“Hello?” She walked through the house.
There were signs of a fight in the dining room—a chair knocked over, a wine glass broken, wine pooled across the table and floor. It looked old, like it had been there a day, maybe two. Flora wondered briefly what happened, and considered that maybe she was too late—for what, she didn’t know.
She felt a rising terror inside her as she crept up the creaking wooden stairs, each whining groan from the steps like a warning, a final entreaty.
Turn back, it’s not too late.
She walked to Sylvia’s room. Something was different. There was a candle burning, and the smell of sickness was gone. There was a noise in the bathroom.
Flora stood, waiting.
When Sylvia emerged, she was wearing nothing but a short, black negligee. She was, Flora realized anew, a stunningly beautiful woman. Her long, white legs were ghostly, her face was a white mask in the dark, candlelit room, but she looked relatively healthy. When she met Flora’s eyes, she was not surprised or angry. No. She was sad.
“What are you doing here, Flora?”
Flora looked at Sylvia, cold and hateful.
“I knew I was supposed to come back,” she said. “He called me.”
Sylvia laughed, sat down on the bed, and began to brush her long, black hair.
“I’ve spent all day preparing myself. I said I would do it as soon as the sun came up, but I couldn’t.”
“Preparing yourself for what?” Flora said icily.
“I have to destroy him. Don’t you see? It’s the only thing that could free us both.”
“Free us?” Flora scoffed.
Sylvia laughed an ugly laugh. “Of course you had to show up,” she said. “Of course. He knows. Now what, Flora? Will you help me? Or are you here to kill me?”
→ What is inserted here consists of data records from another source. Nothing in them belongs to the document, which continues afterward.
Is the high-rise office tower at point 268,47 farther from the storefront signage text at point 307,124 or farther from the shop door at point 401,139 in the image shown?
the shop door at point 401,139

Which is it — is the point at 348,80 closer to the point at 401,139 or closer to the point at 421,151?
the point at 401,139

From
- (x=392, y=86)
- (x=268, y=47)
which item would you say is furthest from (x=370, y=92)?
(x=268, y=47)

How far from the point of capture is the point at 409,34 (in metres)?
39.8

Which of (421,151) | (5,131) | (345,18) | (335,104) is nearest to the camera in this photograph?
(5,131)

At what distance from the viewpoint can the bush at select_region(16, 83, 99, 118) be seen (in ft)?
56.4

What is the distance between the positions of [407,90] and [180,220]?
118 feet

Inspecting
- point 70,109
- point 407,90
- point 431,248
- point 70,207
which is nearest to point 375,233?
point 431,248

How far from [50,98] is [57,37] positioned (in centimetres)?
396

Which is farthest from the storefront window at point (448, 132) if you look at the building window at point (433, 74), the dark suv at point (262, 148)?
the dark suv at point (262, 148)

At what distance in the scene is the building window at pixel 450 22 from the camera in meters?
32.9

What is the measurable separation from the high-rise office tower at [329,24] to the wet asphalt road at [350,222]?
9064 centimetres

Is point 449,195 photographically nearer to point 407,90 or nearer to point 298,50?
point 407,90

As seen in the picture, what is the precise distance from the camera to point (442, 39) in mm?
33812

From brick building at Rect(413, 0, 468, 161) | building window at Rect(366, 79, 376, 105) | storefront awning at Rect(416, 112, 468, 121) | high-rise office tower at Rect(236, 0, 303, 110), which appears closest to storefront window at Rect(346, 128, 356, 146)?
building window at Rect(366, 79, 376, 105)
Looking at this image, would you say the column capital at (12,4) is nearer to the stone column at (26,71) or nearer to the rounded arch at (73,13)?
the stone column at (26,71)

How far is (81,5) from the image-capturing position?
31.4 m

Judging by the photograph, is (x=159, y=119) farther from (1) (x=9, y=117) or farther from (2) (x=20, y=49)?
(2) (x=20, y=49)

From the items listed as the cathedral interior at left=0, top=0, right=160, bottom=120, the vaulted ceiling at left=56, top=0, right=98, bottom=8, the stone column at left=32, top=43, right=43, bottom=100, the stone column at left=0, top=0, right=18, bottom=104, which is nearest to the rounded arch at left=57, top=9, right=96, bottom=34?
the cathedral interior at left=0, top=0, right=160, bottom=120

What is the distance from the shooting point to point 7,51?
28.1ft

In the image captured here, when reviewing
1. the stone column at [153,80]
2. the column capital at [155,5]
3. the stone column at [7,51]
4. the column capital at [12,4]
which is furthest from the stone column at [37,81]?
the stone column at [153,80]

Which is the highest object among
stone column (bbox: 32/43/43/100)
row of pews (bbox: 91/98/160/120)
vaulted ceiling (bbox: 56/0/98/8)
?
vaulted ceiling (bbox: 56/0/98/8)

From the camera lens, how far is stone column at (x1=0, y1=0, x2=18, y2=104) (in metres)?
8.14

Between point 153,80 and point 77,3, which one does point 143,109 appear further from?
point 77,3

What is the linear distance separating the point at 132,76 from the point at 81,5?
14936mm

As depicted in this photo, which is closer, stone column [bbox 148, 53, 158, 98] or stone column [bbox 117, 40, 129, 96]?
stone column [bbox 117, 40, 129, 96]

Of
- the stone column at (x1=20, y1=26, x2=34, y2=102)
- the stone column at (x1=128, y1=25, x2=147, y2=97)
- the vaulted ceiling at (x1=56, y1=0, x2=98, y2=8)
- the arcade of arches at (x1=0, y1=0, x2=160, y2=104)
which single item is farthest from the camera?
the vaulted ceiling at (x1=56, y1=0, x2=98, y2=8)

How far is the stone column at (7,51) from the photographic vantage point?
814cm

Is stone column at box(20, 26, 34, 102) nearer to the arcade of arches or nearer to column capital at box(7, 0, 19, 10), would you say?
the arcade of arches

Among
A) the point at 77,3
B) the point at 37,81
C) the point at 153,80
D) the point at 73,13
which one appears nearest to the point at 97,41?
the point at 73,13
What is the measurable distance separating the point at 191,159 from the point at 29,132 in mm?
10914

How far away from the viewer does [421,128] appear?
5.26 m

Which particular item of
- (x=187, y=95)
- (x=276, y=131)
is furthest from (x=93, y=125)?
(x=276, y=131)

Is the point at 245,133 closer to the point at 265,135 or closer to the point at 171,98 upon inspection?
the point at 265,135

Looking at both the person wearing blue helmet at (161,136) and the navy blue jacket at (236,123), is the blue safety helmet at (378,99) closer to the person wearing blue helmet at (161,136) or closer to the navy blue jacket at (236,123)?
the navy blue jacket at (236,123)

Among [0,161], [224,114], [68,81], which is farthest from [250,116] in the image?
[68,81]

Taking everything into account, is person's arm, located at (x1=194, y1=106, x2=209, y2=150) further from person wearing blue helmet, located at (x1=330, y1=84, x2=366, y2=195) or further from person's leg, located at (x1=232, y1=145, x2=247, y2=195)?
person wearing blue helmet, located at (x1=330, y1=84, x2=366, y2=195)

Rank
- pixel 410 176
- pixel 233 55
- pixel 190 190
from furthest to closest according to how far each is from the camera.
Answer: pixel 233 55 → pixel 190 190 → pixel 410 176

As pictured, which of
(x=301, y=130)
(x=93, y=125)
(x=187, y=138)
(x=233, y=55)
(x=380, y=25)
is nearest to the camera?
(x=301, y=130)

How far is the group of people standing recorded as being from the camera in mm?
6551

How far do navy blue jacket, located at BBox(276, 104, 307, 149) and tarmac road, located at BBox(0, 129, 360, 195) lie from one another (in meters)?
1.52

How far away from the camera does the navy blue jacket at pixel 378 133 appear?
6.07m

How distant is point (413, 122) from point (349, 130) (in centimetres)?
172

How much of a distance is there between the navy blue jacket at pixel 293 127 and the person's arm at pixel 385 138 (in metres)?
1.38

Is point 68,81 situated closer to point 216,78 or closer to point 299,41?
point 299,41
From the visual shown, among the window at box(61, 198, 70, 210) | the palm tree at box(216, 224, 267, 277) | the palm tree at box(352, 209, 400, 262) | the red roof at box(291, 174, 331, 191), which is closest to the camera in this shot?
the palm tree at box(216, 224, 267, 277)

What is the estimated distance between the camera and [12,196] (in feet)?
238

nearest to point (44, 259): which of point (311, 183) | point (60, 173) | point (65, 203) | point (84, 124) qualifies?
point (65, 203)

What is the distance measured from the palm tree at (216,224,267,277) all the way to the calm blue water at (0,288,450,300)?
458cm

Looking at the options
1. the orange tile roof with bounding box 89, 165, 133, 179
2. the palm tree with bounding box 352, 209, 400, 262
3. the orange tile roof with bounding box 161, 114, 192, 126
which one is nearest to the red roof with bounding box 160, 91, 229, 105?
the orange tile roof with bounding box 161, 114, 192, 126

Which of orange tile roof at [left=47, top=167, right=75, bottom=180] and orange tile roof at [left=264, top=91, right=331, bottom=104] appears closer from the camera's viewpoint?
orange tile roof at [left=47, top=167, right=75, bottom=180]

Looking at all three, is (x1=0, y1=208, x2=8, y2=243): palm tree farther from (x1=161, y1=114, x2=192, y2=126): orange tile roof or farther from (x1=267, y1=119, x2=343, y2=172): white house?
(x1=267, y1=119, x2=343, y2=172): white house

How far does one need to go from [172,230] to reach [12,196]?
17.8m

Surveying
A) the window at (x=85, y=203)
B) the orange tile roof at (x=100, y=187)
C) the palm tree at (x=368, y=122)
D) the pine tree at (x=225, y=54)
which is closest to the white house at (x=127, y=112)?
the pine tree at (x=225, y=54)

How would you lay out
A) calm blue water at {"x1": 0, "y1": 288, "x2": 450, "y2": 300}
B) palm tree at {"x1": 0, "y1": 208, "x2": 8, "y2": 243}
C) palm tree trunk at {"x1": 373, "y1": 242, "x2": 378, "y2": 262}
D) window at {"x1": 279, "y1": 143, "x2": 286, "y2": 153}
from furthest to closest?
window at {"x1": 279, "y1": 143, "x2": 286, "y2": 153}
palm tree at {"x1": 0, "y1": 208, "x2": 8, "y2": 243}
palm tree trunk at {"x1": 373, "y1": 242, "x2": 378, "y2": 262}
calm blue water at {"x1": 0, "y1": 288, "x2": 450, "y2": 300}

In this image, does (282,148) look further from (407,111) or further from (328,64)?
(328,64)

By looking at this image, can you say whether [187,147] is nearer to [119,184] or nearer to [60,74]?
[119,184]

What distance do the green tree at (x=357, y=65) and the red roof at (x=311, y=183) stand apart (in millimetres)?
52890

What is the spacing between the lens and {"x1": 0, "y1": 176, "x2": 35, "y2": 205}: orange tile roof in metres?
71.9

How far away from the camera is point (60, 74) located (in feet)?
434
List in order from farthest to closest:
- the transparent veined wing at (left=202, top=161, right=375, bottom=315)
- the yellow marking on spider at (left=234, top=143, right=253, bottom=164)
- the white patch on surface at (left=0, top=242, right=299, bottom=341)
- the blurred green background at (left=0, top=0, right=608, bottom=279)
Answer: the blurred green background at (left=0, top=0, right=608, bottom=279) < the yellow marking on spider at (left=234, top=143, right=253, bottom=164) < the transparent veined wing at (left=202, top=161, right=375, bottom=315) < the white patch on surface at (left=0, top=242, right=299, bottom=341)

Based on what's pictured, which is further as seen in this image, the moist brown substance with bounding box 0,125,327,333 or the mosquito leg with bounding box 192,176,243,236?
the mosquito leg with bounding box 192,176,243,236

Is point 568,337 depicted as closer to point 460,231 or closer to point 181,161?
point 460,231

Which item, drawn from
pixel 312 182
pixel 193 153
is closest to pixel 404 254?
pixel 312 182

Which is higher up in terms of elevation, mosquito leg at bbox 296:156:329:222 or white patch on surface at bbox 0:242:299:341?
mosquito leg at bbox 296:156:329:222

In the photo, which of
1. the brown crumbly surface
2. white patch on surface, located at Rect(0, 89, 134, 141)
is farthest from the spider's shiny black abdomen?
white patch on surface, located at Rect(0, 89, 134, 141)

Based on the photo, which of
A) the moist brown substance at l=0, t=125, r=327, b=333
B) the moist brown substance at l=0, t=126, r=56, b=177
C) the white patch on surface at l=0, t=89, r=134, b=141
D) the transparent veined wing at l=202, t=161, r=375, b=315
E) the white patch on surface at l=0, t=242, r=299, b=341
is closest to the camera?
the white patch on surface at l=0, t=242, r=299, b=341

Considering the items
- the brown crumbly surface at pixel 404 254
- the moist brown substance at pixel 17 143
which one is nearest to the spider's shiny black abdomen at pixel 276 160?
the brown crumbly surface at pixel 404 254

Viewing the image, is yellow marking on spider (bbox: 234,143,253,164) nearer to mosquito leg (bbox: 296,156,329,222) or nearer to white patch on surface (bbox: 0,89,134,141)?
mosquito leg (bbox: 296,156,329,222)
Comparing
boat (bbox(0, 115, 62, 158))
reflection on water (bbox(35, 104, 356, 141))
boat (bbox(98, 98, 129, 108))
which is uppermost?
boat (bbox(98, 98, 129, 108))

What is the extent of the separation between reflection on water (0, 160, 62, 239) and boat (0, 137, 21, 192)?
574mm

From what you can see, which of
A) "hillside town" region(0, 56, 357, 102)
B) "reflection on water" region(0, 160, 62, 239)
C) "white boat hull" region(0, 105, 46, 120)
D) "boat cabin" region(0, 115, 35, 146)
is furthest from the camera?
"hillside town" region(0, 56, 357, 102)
It wasn’t until that moment that Flora realized that that was exactly what she’d come to do. She watched Sylvia get dressed, yanking off the negligee and pulling on riding pants and a sweater. She seemed completely unbothered by Flora’s presence, completely unashamed of her pale, shapely body.
“That girl—” Flora said.
“She’s gone,” Sylvia said, laughing. “I was a bitch to her, even threw a glass of wine at her. Barely made it three days before sheleft, like you should have. Don’t you see? Don’t you fucking see, you stupid girl?”
Flora stared at her, unblinking.
“If we kill him,” Flora said, “can I have Rainshadow?”
Sylvia put her face in her hands and laughed again, but the laugh seemed, almost, to turn into a sob.
“No!” she cried. “I can’t explain it all to you now, we don’t have time, but no, you would never get Rainshadow. Neither would I. And they might hunt for us, his friends… though I’ve never known them to be very loyal to one another. But it doesn’t matter, don’t you get that? This story isn’t about you, Flora, it’s about me! And if I don’t…” She gasped, with something—anxiety? “If I don’t… You won’t… If my story becomes your story, you—” Sylvia stopped, like she realized how pointless it was to keep talking.
Flora stared at Sylvia, who threw up her hands and shook her head, still laughing.
“This is it. He’ll be awake soon,” she said. “I have to go.”
Sylvia walked over and, to Flora’s astonishment, finally opened the safe, spinning the little dials with practiced confidence. Inside was what looked like a photo album and a long, sharp, wooden stake. Sylvia picked it up and, holding it at her side like a loaded pistol, strolled with forced confidence out of her bedroom.
Flora stood for a moment, watching her, then she seemed to snap out of a daze.
“No,” she said under her breath. She couldn’t let Sylvia kill Ethan. She ran after her down the dark hallway, her boots snapping like gunfire on the wooden floor.
Sylvia knew where Ethan slumbered.
It had never occurred to Flora to look, and a part of her realized she hadn’t wanted to, had wanted to pretend that Ethan was a man, a beautiful, living, breathing man.